Diabetes in a Managed Care System

  1. Kenneth E. Quickel Jr., MD
  1. From Joslin Diabetes Center, Inc., Boston, Massachusetts. For the current author address, see end of text. Note: This article is one of a series of articles comprising an Annals of Internal Medicine supplement entitled “Risks and Benefits of Intensive Management in Non-Insulin-dependent Diabetes Mellitus: The Fifth Regenstrief Conference.” To view a complete list of the articles included in this supplement, please view its Table of Contents. Requests for Reprints: Kenneth E. Quickel Jr., MD, President, Joslin Diabetes Center, Inc., One Joslin Place, Boston, MA 02215.

    Abstract

    Health care expenditures account for over 14% of the gross domestic product in the United States.Managed care has evolved to control these costs.

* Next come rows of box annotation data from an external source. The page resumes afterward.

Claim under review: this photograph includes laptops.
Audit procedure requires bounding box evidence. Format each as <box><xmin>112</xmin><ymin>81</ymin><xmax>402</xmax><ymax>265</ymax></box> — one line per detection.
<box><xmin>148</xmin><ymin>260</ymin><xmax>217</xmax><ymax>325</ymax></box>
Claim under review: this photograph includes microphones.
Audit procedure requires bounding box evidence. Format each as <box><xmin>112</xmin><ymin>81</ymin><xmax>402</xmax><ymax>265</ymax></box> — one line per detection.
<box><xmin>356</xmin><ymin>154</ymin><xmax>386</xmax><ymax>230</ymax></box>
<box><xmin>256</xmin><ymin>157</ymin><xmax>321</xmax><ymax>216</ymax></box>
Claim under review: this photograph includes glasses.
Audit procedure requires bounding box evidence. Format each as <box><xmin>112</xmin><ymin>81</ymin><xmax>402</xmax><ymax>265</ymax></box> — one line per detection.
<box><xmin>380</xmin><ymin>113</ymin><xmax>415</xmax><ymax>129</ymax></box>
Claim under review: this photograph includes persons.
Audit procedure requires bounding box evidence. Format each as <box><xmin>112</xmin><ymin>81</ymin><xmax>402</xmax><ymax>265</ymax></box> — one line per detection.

Because diabetes accounts for nearly 15% of health care expenditures, the strategies used by managed care organizations are expected to have a particular effect on diabetes. Managed care organizations have two primary goals: to control costs and to provide care of sufficient quality to attract and satisfy enrollees. Managed care organizations have designed strategies to meet these goals. Four primary managed care strategies and their effects on diabetes care are discussed: 1) payment incentives rewarding desired provider practice patterns; 2) designation of providers who possess desirable practice behaviors; 3) coverage policies that control the services paid for; and 4) traditional insurance strategies that determine who is eligible for insurance and what premiums are to be paid. The few direct studies of the effects of each strategy on the care of diabetic persons are discussed. The conclusion is that although managed care organizations have the potential to provide excellent care for diabetic persons, little evidence exists that they have improved either the quality or the cost-effectiveness of diabetes care. Recommendations to guide the development of cost-effective care for diabetic persons are presented.